▶ [Saved data entries]
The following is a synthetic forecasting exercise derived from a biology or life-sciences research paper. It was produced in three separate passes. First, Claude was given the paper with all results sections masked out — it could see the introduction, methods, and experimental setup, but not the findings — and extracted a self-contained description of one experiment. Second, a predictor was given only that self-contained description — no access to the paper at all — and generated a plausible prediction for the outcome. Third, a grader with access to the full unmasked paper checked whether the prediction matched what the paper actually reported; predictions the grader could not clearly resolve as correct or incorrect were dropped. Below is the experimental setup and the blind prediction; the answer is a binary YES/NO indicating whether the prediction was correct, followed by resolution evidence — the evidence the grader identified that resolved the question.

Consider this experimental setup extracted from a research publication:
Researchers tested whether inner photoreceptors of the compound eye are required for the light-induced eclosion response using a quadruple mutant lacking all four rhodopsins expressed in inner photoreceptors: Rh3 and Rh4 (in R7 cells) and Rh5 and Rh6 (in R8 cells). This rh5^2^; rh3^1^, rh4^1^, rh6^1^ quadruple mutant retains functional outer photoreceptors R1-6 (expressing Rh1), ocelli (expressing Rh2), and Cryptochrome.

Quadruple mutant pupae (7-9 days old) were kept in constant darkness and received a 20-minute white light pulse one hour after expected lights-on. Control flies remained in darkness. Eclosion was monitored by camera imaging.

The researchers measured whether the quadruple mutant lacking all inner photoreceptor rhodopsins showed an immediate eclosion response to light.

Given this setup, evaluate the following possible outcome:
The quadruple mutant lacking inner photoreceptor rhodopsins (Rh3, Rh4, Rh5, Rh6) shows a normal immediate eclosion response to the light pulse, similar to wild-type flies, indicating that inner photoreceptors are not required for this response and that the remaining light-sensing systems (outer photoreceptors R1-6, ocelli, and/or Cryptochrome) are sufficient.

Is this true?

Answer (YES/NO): NO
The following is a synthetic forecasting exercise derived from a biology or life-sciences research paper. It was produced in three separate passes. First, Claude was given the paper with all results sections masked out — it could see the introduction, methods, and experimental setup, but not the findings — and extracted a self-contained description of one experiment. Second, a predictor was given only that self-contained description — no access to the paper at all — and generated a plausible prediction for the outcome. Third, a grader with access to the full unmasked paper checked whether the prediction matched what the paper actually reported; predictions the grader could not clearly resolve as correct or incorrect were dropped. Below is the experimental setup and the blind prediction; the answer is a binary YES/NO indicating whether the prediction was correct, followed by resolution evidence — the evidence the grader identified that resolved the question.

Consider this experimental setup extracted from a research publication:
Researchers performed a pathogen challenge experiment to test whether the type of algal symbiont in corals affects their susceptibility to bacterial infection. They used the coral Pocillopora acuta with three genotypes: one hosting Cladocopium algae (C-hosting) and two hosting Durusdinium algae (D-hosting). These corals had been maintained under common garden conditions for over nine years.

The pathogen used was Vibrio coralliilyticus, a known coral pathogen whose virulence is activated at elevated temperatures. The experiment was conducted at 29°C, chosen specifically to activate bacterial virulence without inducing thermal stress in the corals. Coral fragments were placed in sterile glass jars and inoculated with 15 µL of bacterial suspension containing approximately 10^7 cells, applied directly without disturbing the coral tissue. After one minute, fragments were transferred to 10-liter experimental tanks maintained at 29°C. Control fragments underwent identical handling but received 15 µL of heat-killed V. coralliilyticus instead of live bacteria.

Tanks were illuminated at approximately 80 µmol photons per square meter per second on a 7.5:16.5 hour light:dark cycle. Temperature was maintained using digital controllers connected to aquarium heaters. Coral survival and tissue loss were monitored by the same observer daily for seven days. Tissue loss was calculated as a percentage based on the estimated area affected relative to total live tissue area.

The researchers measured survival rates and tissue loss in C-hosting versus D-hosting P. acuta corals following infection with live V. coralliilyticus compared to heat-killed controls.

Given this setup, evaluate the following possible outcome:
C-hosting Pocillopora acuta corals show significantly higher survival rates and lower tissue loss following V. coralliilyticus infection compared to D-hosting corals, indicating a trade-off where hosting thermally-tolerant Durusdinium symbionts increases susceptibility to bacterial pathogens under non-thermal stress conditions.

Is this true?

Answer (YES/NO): YES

▶ [TASK GOAL] Determine how many lines above contain "measured" as a word or string. Give the number alone.

▶ [TASK SOLUTION] 2